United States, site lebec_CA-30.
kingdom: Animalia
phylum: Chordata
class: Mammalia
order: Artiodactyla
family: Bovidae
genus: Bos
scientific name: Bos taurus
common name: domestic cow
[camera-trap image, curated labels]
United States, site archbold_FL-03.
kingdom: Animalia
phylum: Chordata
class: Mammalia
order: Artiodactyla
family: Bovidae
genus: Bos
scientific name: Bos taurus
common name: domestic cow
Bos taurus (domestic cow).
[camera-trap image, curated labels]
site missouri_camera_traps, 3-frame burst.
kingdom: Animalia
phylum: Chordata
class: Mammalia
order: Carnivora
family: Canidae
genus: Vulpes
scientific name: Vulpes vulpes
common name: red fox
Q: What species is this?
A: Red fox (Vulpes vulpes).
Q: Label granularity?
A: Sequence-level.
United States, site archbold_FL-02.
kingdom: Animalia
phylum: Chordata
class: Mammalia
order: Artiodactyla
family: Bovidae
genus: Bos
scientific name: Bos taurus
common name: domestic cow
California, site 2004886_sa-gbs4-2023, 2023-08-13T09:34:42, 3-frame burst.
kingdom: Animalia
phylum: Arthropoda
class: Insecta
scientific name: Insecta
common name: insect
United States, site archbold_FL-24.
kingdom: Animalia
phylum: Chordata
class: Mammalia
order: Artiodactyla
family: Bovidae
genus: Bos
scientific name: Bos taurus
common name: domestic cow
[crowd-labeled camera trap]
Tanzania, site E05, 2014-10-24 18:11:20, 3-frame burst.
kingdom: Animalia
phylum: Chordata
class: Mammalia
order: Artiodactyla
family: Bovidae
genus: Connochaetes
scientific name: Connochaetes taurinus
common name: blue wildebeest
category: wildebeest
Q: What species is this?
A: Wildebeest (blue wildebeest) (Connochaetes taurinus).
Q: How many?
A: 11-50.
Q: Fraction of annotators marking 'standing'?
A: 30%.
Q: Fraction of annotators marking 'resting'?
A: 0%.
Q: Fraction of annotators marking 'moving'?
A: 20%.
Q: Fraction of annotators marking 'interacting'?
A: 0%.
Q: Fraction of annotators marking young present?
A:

_ _ _ _ _ _ _

* THE PROBLEM
Return each record exactly as given.

* RESULT OF THIS EXERCISE
United States, site lebec_CA-30.
kingdom: Animalia
phylum: Chordata
class: Mammalia
order: Artiodactyla
family: Bovidae
genus: Bos
scientific name: Bos taurus
common name: domestic cow
[camera-trap image, curated labels]
United States, site archbold_FL-03.
kingdom: Animalia
phylum: Chordata
class: Mammalia
order: Artiodactyla
family: Bovidae
genus: Bos
scientific name: Bos taurus
common name: domestic cow
Bos taurus (domestic cow).
[camera-trap image, curated labels]
site missouri_camera_traps, 3-frame burst.
kingdom: Animalia
phylum: Chordata
class: Mammalia
order: Carnivora
family: Canidae
genus: Vulpes
scientific name: Vulpes vulpes
common name: red fox
Q: What species is this?
A: Red fox (Vulpes vulpes).
Q: Label granularity?
A: Sequence-level.
United States, site archbold_FL-02.
kingdom: Animalia
phylum: Chordata
class: Mammalia
order: Artiodactyla
family: Bovidae
genus: Bos
scientific name: Bos taurus
common name: domestic cow
California, site 2004886_sa-gbs4-2023, 2023-08-13T09:34:42, 3-frame burst.
kingdom: Animalia
phylum: Arthropoda
class: Insecta
scientific name: Insecta
common name: insect
United States, site archbold_FL-24.
kingdom: Animalia
phylum: Chordata
class: Mammalia
order: Artiodactyla
family: Bovidae
genus: Bos
scientific name: Bos taurus
common name: domestic cow
[crowd-labeled camera trap]
Tanzania, site E05, 2014-10-24 18:11:20, 3-frame burst.
kingdom: Animalia
phylum: Chordata
class: Mammalia
order: Artiodactyla
family: Bovidae
genus: Connochaetes
scientific name: Connochaetes taurinus
common name: blue wildebeest
category: wildebeest
Q: What species is this?
A: Wildebeest (blue wildebeest) (Connochaetes taurinus).
Q: How many?
A: 11-50.
Q: Fraction of annotators marking 'standing'?
A: 30%.
Q: Fraction of annotators marking 'resting'?
A: 0%.
Q: Fraction of annotators marking 'moving'?
A: 20%.
Q: Fraction of annotators marking 'interacting'?
A: 0%.
Q: Fraction of annotators marking young present?
A:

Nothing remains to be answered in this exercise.